__SUPPLIED TEXT__:
* start *

# fern fiber



## Stone (Nov 24, 2011)

Has anyone tried osmunda/fern roots for things like lowii etc or for baskets?
Does it last longer than bark/chc?
I have some old books that say to mix it 50/50 with shpag/leaves. 
What about tree fern?


----------



## ehanes7612 (Nov 24, 2011)

Stone said:


> Has anyone tried osmunda/fern roots for things like lowii etc or for baskets?
> Does it last longer than bark/chc?
> I have some old books that say to mix it 50/50 with shpag/leaves.
> What about tree fern?



anything lasts longer than CHC :rollhappy:


----------



## jtrmd (Nov 24, 2011)

I never thought about trying paphs in tree fern fiber.Have any of you?


----------



## likespaphs (Nov 24, 2011)

isn't tree fern hard to come by anymore?


----------



## Stone (Nov 24, 2011)

likespaphs said:


> isn't tree fern hard to come by anymore?



Luckily I can get as much as I want for next to nothing but I don't know how long that situation will last.


----------



## jtrmd (Nov 24, 2011)

likespaphs said:


> isn't tree fern hard to come by anymore?



I have a trash bag full for now,but havent tried to buy it in a long time.


----------



## Rick (Nov 24, 2011)

I have a handful of plants mounted on tree fern plaques. It holds up OK.

* end *

__EXERCISE SET__:
1 – In the fern fiber thread, why is tree fern scarcity not a problem for Stone right now, and what is he unsure about?
2 – From the fern fiber thread, rewrite the passage that begins at the words "I have a trash" and stops after "holds up OK.", swapping "plaques" out for "slabs".

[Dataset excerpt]

* start *

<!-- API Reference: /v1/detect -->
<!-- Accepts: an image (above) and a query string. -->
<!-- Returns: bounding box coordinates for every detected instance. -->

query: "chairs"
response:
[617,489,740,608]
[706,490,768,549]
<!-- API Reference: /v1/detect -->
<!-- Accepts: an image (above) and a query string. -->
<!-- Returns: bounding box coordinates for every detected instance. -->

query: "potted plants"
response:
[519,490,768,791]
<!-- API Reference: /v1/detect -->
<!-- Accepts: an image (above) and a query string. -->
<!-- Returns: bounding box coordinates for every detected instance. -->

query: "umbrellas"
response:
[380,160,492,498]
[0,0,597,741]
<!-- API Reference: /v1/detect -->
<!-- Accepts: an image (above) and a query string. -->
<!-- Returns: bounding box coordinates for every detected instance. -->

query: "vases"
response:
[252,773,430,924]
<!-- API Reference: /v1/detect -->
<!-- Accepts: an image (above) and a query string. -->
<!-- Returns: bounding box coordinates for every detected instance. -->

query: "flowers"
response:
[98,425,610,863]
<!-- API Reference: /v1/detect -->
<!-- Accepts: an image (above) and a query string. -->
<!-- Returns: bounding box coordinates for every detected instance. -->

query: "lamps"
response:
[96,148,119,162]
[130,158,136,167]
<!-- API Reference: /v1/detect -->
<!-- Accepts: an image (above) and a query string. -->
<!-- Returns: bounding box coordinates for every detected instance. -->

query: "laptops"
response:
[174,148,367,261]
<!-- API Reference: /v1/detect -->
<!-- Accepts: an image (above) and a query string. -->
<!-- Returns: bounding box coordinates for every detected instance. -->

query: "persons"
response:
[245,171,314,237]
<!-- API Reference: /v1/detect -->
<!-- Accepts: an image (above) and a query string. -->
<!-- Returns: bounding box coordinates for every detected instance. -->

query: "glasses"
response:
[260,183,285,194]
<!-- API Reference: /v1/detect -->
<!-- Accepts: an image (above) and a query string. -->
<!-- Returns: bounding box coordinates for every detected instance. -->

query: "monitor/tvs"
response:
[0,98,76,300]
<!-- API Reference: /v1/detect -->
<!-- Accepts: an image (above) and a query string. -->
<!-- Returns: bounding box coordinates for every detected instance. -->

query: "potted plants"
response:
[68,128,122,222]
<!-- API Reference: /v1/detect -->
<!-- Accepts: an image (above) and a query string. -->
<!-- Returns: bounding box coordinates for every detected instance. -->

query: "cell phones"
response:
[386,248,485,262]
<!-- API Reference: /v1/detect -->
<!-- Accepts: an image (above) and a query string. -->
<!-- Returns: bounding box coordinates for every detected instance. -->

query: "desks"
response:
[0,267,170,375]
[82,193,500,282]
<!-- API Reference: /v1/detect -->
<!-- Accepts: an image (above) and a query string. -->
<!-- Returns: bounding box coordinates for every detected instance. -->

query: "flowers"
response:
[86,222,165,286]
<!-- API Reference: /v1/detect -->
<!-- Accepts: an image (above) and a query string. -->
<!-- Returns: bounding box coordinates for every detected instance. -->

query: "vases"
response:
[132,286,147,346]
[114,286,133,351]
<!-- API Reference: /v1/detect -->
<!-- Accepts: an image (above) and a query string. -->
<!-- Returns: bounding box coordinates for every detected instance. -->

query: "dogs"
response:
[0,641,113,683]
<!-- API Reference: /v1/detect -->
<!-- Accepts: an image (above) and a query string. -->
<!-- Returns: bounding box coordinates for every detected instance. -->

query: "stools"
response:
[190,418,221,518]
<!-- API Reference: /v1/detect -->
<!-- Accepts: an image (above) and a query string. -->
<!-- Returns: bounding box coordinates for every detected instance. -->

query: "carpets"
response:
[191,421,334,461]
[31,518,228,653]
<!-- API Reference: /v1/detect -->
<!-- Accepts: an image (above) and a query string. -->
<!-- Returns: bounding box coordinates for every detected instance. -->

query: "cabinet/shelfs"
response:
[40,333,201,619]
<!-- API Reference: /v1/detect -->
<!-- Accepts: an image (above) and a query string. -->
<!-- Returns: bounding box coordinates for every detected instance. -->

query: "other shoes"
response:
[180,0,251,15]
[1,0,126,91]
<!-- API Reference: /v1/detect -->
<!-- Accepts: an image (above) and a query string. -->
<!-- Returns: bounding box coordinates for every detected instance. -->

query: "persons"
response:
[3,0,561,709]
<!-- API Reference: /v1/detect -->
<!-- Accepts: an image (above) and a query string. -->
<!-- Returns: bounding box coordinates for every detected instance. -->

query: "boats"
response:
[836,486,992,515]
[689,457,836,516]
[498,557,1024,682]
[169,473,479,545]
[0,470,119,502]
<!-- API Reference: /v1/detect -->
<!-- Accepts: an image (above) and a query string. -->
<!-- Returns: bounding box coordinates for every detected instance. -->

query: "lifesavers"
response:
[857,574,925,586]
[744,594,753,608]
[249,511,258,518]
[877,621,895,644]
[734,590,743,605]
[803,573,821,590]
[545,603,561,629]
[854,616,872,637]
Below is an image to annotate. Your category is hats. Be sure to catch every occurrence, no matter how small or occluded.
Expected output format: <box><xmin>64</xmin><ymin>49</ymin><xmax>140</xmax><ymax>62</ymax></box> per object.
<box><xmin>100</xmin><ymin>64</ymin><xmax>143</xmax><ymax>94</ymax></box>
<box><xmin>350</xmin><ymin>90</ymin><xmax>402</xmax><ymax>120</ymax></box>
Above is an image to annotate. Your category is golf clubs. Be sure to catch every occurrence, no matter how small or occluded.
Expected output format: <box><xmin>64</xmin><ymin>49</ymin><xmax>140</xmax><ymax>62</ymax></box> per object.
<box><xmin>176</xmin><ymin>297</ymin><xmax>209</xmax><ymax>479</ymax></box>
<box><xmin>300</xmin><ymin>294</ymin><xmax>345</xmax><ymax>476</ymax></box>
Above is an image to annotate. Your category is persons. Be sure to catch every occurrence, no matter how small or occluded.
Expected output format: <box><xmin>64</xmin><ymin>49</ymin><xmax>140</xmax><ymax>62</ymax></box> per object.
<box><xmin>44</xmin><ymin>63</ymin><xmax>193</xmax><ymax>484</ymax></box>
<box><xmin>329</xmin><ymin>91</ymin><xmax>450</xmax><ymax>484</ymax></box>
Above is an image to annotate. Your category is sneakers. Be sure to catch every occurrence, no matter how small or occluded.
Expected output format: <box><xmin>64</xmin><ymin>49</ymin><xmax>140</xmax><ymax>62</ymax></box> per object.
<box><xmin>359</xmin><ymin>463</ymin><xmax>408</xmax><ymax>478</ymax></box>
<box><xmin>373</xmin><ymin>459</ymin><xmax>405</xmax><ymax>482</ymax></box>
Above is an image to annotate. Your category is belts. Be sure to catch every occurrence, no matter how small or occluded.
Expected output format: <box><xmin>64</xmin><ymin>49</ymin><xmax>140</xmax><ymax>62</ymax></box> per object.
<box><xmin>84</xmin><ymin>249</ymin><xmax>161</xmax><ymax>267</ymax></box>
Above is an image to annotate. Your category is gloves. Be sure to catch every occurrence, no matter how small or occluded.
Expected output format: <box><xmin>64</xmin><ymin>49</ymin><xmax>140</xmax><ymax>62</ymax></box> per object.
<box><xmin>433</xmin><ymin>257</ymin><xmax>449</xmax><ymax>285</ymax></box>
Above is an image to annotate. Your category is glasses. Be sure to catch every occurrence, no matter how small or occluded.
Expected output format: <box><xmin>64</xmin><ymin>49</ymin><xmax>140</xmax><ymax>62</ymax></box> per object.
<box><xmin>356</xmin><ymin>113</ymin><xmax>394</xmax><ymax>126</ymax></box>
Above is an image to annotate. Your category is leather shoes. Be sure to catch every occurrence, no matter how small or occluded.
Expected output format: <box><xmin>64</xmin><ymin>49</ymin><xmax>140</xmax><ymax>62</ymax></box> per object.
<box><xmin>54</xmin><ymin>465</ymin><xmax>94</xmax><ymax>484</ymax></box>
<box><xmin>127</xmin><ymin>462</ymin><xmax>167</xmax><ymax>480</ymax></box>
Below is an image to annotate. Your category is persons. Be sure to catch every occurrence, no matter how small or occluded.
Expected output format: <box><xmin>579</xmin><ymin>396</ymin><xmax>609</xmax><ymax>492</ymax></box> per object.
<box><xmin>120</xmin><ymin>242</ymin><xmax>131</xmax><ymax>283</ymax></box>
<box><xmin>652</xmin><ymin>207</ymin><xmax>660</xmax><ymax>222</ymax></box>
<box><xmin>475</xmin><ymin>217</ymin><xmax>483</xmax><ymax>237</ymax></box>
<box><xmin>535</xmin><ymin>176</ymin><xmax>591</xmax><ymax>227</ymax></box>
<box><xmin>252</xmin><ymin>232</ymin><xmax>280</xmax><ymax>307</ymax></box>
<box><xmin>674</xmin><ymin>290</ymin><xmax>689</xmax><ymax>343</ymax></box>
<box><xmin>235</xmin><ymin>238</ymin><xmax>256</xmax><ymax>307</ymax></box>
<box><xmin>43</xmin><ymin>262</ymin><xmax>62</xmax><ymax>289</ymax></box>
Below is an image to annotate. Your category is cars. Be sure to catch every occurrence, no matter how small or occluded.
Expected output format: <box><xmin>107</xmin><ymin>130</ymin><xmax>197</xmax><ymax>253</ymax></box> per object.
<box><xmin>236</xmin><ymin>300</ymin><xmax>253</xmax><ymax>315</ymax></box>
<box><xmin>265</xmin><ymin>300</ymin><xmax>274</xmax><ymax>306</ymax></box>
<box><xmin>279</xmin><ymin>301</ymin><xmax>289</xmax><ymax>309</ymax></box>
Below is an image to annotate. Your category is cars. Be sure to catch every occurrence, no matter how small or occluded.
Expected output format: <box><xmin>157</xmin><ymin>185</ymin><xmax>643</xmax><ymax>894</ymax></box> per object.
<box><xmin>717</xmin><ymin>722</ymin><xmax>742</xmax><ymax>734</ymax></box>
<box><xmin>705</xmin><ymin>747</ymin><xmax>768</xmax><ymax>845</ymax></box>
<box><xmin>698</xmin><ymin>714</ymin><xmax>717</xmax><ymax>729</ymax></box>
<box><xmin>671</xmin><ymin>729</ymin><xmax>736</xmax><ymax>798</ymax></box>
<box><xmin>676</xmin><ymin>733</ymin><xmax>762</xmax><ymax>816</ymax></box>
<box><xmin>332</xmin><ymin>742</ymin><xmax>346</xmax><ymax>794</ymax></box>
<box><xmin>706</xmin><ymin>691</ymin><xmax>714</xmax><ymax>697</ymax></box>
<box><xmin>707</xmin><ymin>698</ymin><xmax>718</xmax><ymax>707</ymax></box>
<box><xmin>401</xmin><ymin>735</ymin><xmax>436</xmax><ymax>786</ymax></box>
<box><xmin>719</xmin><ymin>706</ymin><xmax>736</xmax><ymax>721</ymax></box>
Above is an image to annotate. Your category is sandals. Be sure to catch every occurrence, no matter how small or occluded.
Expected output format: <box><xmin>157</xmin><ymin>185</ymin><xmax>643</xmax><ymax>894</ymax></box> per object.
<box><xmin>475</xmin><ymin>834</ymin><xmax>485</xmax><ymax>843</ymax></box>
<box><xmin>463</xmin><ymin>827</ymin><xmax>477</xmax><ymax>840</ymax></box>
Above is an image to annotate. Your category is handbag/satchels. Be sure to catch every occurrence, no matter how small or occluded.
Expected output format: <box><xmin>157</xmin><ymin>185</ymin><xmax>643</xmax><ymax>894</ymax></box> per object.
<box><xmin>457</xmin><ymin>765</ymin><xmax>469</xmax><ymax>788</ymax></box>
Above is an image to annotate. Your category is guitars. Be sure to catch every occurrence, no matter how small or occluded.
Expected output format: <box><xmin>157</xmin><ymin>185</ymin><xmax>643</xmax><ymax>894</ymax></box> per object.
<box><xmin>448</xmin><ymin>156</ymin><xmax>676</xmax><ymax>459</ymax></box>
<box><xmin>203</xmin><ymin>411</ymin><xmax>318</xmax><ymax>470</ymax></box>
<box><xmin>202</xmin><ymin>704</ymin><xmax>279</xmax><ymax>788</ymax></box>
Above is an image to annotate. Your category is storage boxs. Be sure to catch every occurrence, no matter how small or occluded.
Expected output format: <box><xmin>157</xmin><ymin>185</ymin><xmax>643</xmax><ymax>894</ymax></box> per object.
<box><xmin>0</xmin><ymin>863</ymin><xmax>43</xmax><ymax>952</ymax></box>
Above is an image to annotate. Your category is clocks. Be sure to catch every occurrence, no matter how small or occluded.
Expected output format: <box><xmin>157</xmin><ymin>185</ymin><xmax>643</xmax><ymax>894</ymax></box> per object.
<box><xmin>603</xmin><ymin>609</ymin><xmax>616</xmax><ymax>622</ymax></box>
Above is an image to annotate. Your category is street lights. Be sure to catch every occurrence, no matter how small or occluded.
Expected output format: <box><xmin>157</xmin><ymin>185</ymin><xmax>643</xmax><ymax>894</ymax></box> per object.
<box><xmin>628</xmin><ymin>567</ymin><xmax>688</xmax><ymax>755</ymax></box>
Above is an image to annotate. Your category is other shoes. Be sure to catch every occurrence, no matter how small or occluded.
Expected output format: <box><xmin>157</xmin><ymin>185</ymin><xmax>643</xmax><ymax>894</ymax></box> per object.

* end *

__SOLUTIONS PER TASK__:
1 – Stone can get as much tree fern as he wants for next to nothing. He doesn't know how long that situation will last.

2 –
I have a trash bag full for now,but havent tried to buy it in a long time.


----------



## Rick (Nov 24, 2011)

I have a handful of plants mounted on tree fern slabs. It holds up OK.